So we all agree that the net effect of the last several years is a loss of total teaching jobs...


Actually, I don't know that. The data I've seen doesn't explicitly state that there are fewer total K-12 teachers employed in the US today than there were in Jan 2009.

Quote:
... as well as public-sector jobs in general, right?


Not "as well as", the link in the OP simply says "public-sector jobs". I don't see a break down of which areas of the public sector have X jobs compared to Y jobs back when. Do you? So how about we not make assumptions about the data?

Quote:
Great. Nobody every really questioned this, so I'm not sure exactly why this is a point of contention.


The point of contention is when someone reads something that simply says "There are X number fewer public sector jobs today than in 2009", and then states that the jobs that were lost were teachers, firefighters, police, and construction workers (although that last one feels kinda tossed in as well). I don't think it's unreasonable for me to ask for actual data regarding the total number of teachers, firefighters, and police employed today versus back then. Since that would be relevant in terms of determining whether the shrinking of the public sector (which I happen to agree with) is actually most affecting teachers and firefighters and cops, or whether it's most affecting mid level bureaucrats, superfluous civil servants, or represent cuts in wasteful projects which perhaps should not have existed in the first place.

**SUPPLIED RECORDS**.
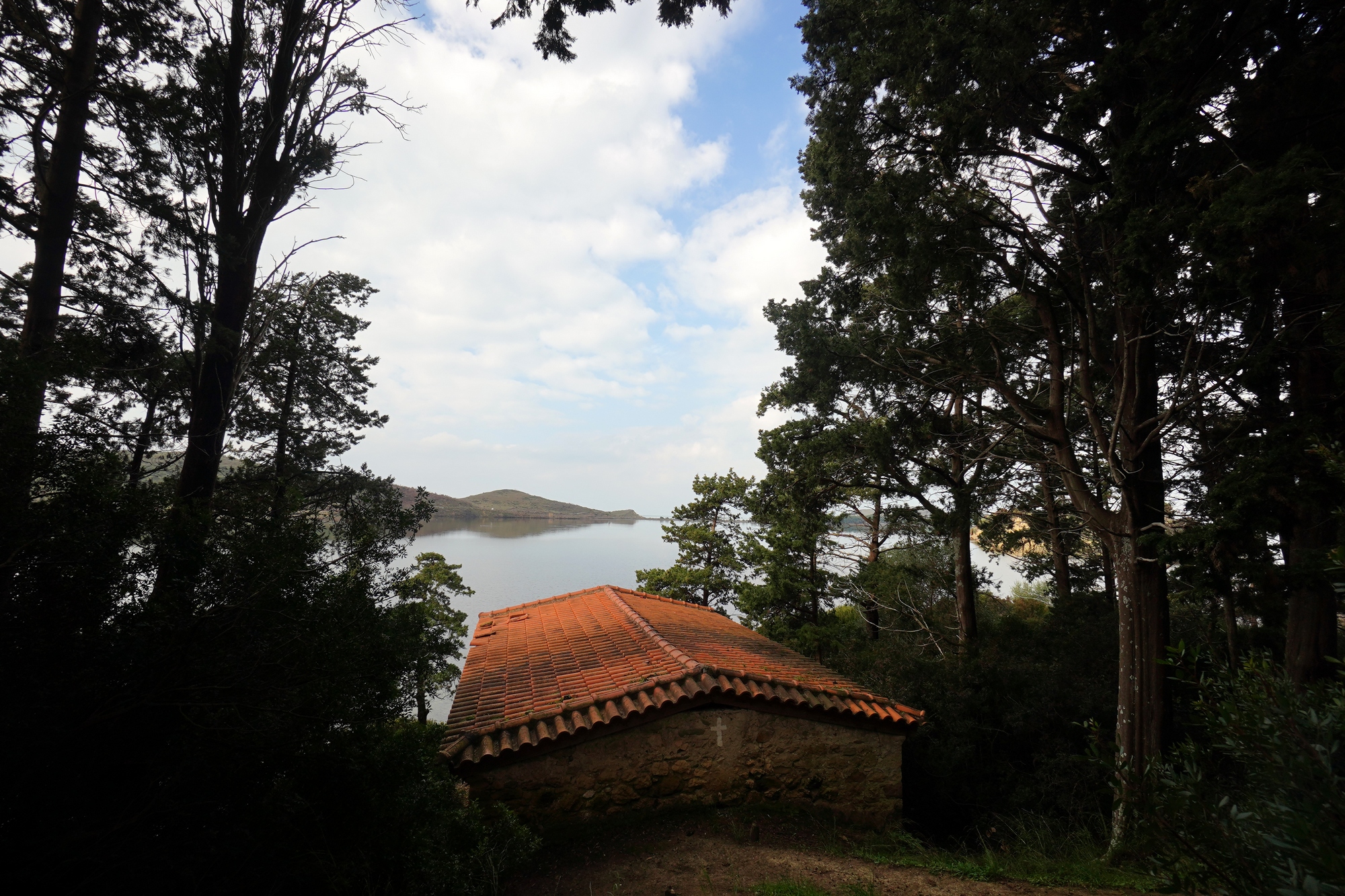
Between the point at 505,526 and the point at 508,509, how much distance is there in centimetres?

* * *

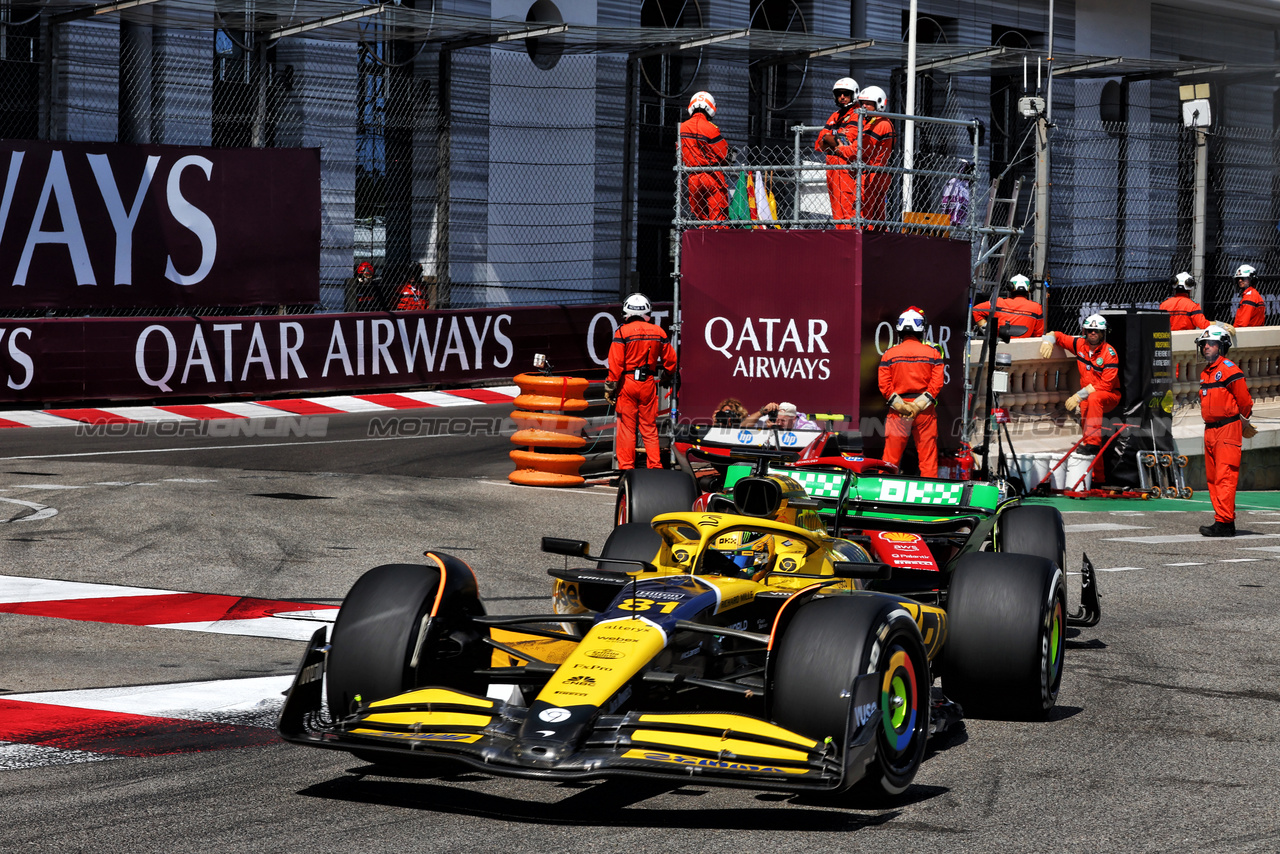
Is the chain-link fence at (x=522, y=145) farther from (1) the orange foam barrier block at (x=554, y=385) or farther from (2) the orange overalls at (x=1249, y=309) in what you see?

**WRITTEN TASKS**.
[1] Answer these about the post on public-sector jobs:
(a) Which month and year does the writer use when comparing the number of K-12 teachers employed in the US?
(b) What phrase does the writer say the link in the OP uses for the jobs?
(c) Which four kinds of workers were claimed to be the jobs that were lost?
[2] Extend the post on public-sector jobs, picking up after its last sentence.
The records have no connection to the text.

**ANSWERS GIVEN**.
[1]
(a) January 2009.
(b) "public-sector jobs"
(c) Teachers, firefighters, police, and construction workers.

[2]
Quote:
Quote:
Has the actual number of employed teachers decreased over the last 4-5 years? Given the context of the original post, this would seem relevant, right?

But you just... right above this... and now you... Smiley: confused


I said that they were "affected". But so has the private sector jobs. I know lots of people who lost their jobs and had to get another one, or who weren't able to transfer to a better paying position, or had their wages frozen, reduced bonuses, etc. The OP is not saying that no one in the private sector was "affected". It's saying that 4.2 million jobs were lost, but then 4.2 million new jobs were created and concludes that this means that the private sector has recovered.

So... If we focus just on say teachers, we could measure whether they are still being adversely affected using the same methodology, right? So let's just count the total number of teaching jobs back then and compare it to right now and see if they are higher, lower, or the same. Then we're measuring both groups by the same yardstick. If we fail to do this, then we're playing a bait and switch game and are being dishonest.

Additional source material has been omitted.